From an election turnout standpoint, it also makes sense. Voters who skip the county primaries might be more inclined to show up at the polls if they were at the same time as the state primaries, when the elections of state governor, U.S. senator and U.S. representative are also on the ballot.
Sponsor William Lamberth, R-Portland, told the Tennessee Lookout the move could help change the state's reputation for low voter turnouts.
"I would hope more Republicans, Democrats and independents would vote," he said. "We want more folks voting period. Higher turnout, higher participation always leads to ... better elected officials across the board. The more people that vote, the better the folks that are elected are going to reflect the will of the people."
State Rep. Jason Zachary, R-Knoxville, a co-sponsor of the bill, told this page Friday the change would "create simplicity for the electorate" and "increase voter turnout" and "engagement."
Now to the drawbacks.
While it might increase turnout, it also would massively increase the size of the ballot and test voters' patience at the voting site, especially in years where wordy constitutional amendments are added. In addition, it could strain their ability to absorb information about all the candidates, a problem that seems to be growing with the advent of fake news on social media.
In Hamilton County, one constitutional officer, assessor of property, is not elected in the same year as other constitutional officers but is elected in presidential years. Would that need to be changed?
Further, county school board elections are staggered, with half being elected during the same year as other county officers and half being elected in presidential years like the assessor of property. Would those also change?

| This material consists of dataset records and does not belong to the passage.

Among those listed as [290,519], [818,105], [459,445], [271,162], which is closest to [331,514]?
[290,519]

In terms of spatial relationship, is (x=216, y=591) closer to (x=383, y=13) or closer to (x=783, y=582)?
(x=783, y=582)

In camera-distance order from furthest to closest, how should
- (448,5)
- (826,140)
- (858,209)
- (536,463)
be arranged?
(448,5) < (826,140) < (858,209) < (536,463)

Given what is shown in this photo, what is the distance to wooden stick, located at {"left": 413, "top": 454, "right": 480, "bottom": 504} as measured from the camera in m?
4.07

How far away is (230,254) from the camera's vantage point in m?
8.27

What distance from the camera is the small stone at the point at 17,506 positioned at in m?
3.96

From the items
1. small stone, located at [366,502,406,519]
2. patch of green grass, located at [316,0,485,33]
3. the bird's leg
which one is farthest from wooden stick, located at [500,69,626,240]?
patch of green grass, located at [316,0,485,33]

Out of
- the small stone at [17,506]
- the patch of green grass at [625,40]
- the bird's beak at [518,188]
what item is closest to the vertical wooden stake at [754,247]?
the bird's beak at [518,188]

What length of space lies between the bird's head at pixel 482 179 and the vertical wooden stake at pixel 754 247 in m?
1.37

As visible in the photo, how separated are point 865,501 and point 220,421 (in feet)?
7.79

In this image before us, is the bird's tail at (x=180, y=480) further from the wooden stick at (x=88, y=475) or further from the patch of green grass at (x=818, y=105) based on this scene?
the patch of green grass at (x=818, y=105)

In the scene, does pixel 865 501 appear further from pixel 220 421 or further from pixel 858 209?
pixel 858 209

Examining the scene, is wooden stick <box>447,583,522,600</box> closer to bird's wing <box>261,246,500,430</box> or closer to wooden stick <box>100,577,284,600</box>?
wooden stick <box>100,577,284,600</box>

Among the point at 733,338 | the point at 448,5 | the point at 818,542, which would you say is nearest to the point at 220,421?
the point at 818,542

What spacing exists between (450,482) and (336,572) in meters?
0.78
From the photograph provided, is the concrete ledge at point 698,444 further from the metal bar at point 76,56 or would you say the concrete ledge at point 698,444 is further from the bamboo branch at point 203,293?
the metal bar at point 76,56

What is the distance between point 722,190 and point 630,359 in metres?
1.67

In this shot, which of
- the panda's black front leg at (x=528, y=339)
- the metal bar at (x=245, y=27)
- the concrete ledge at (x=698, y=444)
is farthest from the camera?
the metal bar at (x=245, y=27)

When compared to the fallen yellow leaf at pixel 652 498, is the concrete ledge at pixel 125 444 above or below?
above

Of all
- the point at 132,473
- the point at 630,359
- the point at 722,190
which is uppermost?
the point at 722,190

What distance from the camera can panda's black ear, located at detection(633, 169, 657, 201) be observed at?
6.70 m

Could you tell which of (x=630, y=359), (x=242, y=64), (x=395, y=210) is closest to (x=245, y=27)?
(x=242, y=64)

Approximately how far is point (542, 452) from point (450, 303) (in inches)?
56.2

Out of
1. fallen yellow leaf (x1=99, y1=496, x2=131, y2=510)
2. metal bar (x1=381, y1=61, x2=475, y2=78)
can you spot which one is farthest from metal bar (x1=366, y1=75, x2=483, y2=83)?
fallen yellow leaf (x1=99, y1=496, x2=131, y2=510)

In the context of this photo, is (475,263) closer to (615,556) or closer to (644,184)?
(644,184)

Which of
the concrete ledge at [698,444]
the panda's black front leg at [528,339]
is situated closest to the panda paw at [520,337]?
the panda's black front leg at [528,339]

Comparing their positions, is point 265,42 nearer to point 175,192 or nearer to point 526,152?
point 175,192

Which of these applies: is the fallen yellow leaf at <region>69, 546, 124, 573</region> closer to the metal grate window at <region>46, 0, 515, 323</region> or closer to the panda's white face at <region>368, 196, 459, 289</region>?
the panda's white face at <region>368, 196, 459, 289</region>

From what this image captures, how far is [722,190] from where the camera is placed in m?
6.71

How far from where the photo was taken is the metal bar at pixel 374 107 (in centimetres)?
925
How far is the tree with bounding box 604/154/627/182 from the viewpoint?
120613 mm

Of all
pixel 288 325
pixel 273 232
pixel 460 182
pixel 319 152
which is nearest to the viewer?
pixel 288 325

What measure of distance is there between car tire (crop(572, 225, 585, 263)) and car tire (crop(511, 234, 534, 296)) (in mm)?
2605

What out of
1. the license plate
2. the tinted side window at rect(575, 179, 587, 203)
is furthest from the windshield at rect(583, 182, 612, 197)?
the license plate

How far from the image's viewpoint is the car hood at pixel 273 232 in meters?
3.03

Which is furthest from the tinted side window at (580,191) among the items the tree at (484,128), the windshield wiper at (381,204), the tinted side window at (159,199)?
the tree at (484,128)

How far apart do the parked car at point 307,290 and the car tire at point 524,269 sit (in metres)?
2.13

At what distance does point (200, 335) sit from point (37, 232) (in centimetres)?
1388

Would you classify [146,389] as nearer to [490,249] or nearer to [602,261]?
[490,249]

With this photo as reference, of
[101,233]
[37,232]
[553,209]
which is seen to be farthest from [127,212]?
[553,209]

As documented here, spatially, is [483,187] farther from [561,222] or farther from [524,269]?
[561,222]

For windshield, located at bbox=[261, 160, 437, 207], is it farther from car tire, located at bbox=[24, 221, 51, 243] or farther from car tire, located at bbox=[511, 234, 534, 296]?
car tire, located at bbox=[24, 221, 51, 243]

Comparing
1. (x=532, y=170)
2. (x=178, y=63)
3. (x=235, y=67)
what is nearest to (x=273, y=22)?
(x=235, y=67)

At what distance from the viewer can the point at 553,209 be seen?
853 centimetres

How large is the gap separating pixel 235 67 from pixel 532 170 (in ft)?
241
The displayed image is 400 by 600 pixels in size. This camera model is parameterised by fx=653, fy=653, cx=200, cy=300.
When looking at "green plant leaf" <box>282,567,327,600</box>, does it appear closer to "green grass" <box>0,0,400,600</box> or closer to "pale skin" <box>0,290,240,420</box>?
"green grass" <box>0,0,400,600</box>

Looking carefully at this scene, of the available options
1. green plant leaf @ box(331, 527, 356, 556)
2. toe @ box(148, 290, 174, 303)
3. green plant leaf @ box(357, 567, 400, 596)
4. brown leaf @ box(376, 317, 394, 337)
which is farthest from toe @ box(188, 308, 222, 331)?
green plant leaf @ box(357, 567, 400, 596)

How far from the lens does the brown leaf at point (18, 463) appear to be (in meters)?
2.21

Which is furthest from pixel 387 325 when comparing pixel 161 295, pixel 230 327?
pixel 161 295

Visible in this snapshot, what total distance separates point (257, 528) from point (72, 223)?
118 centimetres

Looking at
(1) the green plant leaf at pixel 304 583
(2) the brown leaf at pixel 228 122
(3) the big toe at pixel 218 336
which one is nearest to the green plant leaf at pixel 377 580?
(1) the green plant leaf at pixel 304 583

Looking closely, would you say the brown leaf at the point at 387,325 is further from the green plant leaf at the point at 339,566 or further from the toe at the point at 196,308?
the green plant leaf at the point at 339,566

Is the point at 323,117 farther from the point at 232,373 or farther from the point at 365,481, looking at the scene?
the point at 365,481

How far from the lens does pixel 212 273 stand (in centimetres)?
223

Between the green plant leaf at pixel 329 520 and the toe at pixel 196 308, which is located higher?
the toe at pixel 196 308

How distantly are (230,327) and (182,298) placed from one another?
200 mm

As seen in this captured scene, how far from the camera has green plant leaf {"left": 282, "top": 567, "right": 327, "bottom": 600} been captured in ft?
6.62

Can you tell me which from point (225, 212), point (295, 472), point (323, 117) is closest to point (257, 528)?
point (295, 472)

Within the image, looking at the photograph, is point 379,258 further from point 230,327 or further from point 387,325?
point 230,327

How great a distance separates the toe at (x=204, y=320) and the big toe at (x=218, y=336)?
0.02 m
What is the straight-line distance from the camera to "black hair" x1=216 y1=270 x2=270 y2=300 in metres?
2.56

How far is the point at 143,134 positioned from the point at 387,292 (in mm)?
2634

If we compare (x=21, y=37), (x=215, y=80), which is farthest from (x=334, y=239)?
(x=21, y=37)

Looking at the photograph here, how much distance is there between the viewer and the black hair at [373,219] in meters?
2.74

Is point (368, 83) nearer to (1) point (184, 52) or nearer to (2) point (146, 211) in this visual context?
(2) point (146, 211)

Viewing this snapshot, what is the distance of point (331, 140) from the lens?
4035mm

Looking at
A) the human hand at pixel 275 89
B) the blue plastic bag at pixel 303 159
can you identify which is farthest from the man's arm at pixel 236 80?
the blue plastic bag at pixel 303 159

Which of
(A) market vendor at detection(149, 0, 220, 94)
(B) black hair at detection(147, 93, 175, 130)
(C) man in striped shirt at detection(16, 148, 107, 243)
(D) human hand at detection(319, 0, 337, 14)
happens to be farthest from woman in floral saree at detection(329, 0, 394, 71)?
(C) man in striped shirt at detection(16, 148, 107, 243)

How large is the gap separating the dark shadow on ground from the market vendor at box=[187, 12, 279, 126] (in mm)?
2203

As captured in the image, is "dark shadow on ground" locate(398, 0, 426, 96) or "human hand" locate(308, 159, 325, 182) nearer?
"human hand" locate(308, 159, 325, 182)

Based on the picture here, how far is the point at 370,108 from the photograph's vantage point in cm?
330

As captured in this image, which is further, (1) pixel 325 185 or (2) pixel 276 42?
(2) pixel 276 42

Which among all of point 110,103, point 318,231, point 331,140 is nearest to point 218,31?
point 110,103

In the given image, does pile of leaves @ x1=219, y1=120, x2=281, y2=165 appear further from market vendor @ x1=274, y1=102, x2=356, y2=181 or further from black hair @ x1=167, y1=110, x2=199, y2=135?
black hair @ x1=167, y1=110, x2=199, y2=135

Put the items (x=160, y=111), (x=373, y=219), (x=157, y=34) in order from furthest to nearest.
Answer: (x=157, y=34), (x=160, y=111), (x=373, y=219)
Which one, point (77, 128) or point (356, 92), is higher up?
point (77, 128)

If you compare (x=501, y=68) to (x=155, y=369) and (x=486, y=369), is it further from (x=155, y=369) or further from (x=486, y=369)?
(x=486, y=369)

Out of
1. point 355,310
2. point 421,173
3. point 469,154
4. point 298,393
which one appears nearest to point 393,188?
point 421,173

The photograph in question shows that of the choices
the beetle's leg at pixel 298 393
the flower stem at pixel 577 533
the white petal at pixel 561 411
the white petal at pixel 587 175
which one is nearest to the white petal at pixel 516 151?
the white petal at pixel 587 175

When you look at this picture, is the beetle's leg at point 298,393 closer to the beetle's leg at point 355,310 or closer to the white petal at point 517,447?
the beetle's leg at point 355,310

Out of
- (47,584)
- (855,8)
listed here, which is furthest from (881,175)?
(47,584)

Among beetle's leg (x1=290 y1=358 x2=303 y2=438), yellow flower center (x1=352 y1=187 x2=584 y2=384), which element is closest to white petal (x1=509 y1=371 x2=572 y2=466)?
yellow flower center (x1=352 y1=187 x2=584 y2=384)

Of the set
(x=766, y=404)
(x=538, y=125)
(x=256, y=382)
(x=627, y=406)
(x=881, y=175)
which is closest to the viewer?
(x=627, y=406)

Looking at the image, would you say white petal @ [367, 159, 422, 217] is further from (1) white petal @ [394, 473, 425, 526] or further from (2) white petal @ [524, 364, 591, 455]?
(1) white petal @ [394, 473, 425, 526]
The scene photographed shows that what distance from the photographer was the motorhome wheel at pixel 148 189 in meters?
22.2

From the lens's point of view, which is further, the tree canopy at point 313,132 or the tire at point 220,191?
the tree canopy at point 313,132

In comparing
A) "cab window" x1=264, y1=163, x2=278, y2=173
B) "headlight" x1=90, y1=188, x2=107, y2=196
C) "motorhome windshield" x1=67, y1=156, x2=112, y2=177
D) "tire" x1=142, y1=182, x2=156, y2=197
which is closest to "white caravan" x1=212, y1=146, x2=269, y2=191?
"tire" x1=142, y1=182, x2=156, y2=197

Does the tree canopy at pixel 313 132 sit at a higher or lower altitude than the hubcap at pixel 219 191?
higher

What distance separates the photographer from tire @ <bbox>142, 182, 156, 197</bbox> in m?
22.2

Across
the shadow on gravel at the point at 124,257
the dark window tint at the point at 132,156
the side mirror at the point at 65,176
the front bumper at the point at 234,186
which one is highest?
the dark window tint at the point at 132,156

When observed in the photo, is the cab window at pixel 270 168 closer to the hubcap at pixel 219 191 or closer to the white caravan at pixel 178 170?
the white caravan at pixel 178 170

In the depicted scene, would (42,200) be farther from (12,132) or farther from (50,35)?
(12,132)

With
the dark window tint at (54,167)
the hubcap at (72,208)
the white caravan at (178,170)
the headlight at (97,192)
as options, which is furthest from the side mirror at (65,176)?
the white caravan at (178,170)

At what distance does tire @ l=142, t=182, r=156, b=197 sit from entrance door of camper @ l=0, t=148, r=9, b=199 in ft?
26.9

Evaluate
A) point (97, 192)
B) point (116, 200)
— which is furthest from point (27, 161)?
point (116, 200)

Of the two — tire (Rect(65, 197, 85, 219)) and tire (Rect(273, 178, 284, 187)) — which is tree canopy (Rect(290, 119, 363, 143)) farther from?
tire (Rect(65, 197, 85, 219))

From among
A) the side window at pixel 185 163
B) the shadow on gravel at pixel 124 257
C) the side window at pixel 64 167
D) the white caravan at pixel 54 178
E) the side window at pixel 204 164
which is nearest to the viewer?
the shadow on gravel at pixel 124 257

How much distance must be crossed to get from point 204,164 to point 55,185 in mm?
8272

And as we wrote last month, Chattanooga City Councilwoman Demetrus Coonrod has suggested moving city elections to a similar August-November cycle to coordinate with state and national elections.
"It just makes sense to move us onto a cycle to be with state representatives ... in August," Coonrod told TFP reporter David Floyd. "In the county elections, the state elections and presidential elections, people come out based on the things that are important to them ... so more people are likely to come out to vote."
If you're wondering, turnout for the last three May Hamilton County primaries was 20.9% in 2022 (the first truly contested primary race for Hamilton County mayor), 10.6% in 2018 and 10.9% in 2014. Turnout for the last three August elections was 15.6% in 2022, 26.5% in 2020 and 28.9% in 2018. Turnout for the last three city elections was 24.9% in 2021 (the first closely contested Chattanooga mayor's race since 2005), 19.7% in 2017 and 16.4% in 2013.
Zachary said the turnout disparity is also true for Knoxville, where "confusion is created because city elections are [in] odd years" and "turnout is nonexistent."
However, we toted up a potential August ballot last month that combined a city election with a state primary election and came up with a possible 150 to 200 names. If city elections, county primaries and state primaries all resided on an August ballot, the number of names could rise to above 200. That's a lot.
Of course, if Coonrod's suggested is taken seriously, officials also would need to determine how to alter the terms of City Council members to put them in line with those of county officials.
Earlier this week, the council delayed the councilwoman's proposal for a month.
Our suggestion is for the council to wait until state lawmakers determine what, if anything, they will do with Lamberth's bill. Then the council would have more information about what future August elections would look like.
As to Lamberth's bill itself, we see the advantages but are worried that too many elections would water down the interest in specific elections and be a challenge for voters to have enough information to be truly informed about each office on which they would cast a ballot. But we look forward to the debate to see how details might be ironed out and drawbacks overcome.